COVID Pivots: Four Ways four businesses Changed how they do business:
Updated: Apr 7, 2022
When it comes to running your business during COVID-19, Ross Gellar was really on to something.
Small businesses, artists and entrepreneurs were forced to do business differently – and some made creative changes they have enjoyed so much, they’re going to continue to do it.
We love the creativity, ingenuity and compassion these business owners and entrepreneurs took to lighten the load and bring value and joys to their customers.
Check these out:
Beach House: Launching an E-commerce Store
Beach House: When owner Chrystine Moreau was forced to shut down her business, the Beach House Massage and Bodywork, she was instantly hit with no income. Before this, she had always wanted to launch an e-commerce store since she has existing inventory in the clinic. In just one week, she launched an Ecwid e-commerce store, uploaded her inventory, and promoted her store to her social media audience. In just one week, she made over $1,000: money she otherwise wasn’t seeing. Now that she’s re-opened, Chrystine will still continue to sell on her e-commerce store and maintain it as a consistent revenue generator.
Poplars Resort: Pivoting their offerings using existing infrastructure
Poplars Resort in Newboro (Cathy’s dad’s old stomping grounds) welcomes many fishing enthusiasts annually to their fishing lodge – including many Americans.
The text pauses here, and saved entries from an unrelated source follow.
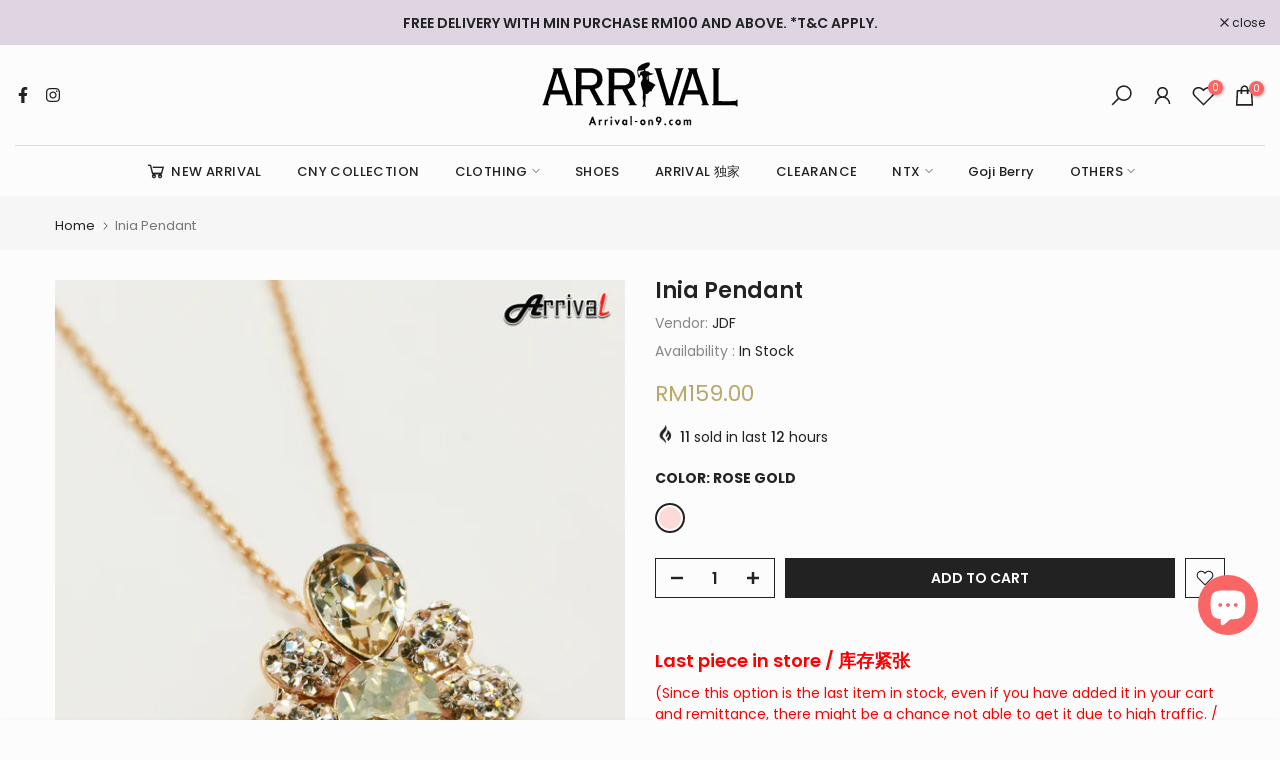

--- FILE ---
content_type: text/css
request_url: https://arrival-on9.com/cdn/shop/t/81/assets/custom.css?v=107835971632512276771748407879
body_size: -594
content:
.t4s-inventory_message h4,.t4s-inventory_message{color:red!important}.t4s-inventory_message p{line-height:1.5;padding-top:10px}.special-tag{color:red;padding-bottom:10px}.special-tag-title{font-weight:600;font-size:10pt}.t4s-inventory_qty h4,.t4s-inventory_qty{color:red!important}.t4s-inventory_qty p{line-height:1.5;padding-top:10px}.social-login-panel{padding:20px}.social-login-panel-main{padding-top:30px;width:100%}@media (max-width: 767px){iframe#dummy-chat-button-iframe{bottom:55px!important;right:13px!important;z-index:999999!important}.smile-launcher-frame-container.smile-launcher-border-radius-circular.smile-launcher-closed{bottom:122px!important;right:16px!important;z-index:999999!important}}
/*# sourceMappingURL=/cdn/shop/t/81/assets/custom.css.map?v=107835971632512276771748407879 */


--- FILE ---
content_type: text/css
request_url: https://arrival-on9.com/cdn/shop/t/81/assets/colors.css?v=164214389284305932211748407879
body_size: -452
content:
/*! Code css #t4s_custom_color */.bg_color_dark-blue{--t4s-bg-color: #1f2066}.bg_color_light-blue{--t4s-bg-color: #6ea2f9}.bg_color_brick-red{--t4s-bg-color: #bc4a3c}.bg_color_cream{--t4s-bg-color: #fffde7}.bg_color_violet-yellow{background-image:linear-gradient(59deg,#384ec5,#cb44c2 49%,#ffc968 52%)}.bg_color_silver{background-image:radial-gradient(#cccdd2 13%,#bababf 32%,#9f9a9b 74%,#d7ccfa)}.bg_color_light-gray{--t4s-bg-color: #e4e4e4}.bg_color_dark-gray{--t4s-bg-color: #8f8f8f}.bg_color_light-green{--t4s-bg-color: #d4fac7}.bg_color_dark-green{--t4s-bg-color: #578742}.bg_color_checkered.lazyloadt4sed{background-image:url(/cdn/shop/files/checkered.png?crop=center&height=100&v=1660274073&width=100)}.bg_color_light-pink{--t4s-bg-color: #ffe7f9}.bg_color_dark-pink{--t4s-bg-color: #de72ba}.bg_color_light-brown{--t4s-bg-color: #d9b794}.bg_color_dark-brown{--t4s-bg-color: #6e4317}.bg_color_black-gold{background-image:linear-gradient(41deg,#000 45%,#ffdf00 54%)}
/*# sourceMappingURL=/cdn/shop/t/81/assets/colors.css.map?v=164214389284305932211748407879 */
This season, Americans made up 93% of their bookings.
With the current border closures and procedures in place for short-term rental accommodations, Poplars owners Dave and Becky saw the writing on the wall: this season is going to be quiet. Yet, they quickly realized they had existing infrastructure they could still utilize to generate revenue: their boats.
They decided to open their fleet to the public for daily rentals including pontoon boats, bass boats and big-rig kayaks. They planned out their safety and cleaning protocols and booking system and eventually launched a website and social media pages titled, “Poplars Boat Rentals”, and they essentially opened up a new business model that allowed for revenue and build their brand with the regional community.
“The response to the boat rentals has been better than expected! Our pontoons are proving to be really popular, booking about two weekends in advance at the moment as we gain more exposure, especially with families,” explains Becky. “This is also giving us a unique opportunity to promote our resort business for the future to a more localized clientele. As new owners of Poplars Resort, it's our goal to expand our regular clientele to Canadians. So, we're loving this opportunity to get this exposure.”
Artist John Shea: Gifting his Artwork through Social Media
Artist John Shea had a season full of shows already booked for 2020. The shows are the spaces and places where he can introduce the public to his (gorgeous) artwork, and that exposure eventually turns into a sale later in the future. But, with art shows cancelled for the year, Shea was left with dozens of prints and nowhere to go. So, he went to social media. Each Friday, Shea gets on his Facebook page and shows three different prints he plans to give away. People must share or comment on his post to gain entry into the draw. Later that weekend, he draws three names and announces the winners.
Simple, right? He’s already got the prints and he’s brightening so many people’s days! But here’s the best part: the giveaway exposure has exploded his online sales. Shea is connecting with a wider audience without having to travel to shows. He’s building long-term relationships with his followers and that has translated to more sales online.
Ever After Bridal: Better Conversions with Booking Appointments
Prior to COVID, Ever After Bridal owner, Julia Foley allowed walk-in traffic to peruse her inventory of consignment wedding dresses, prom dresses, accessories and more. When she was able to open up following the COVID closures, she decided to allow for booking appointments only – an effort to ensure she was following safety protocols. She allowed a bride and one other person and locked her shop to the public. What she didn’t realize was the appointment booking layout transformed her business model. Not only did her appointment bookings convert to more sales, she could set up a more intentional work schedule while also nixing walk-in traffic that was more intentional and allowed for deeper connections with her clients.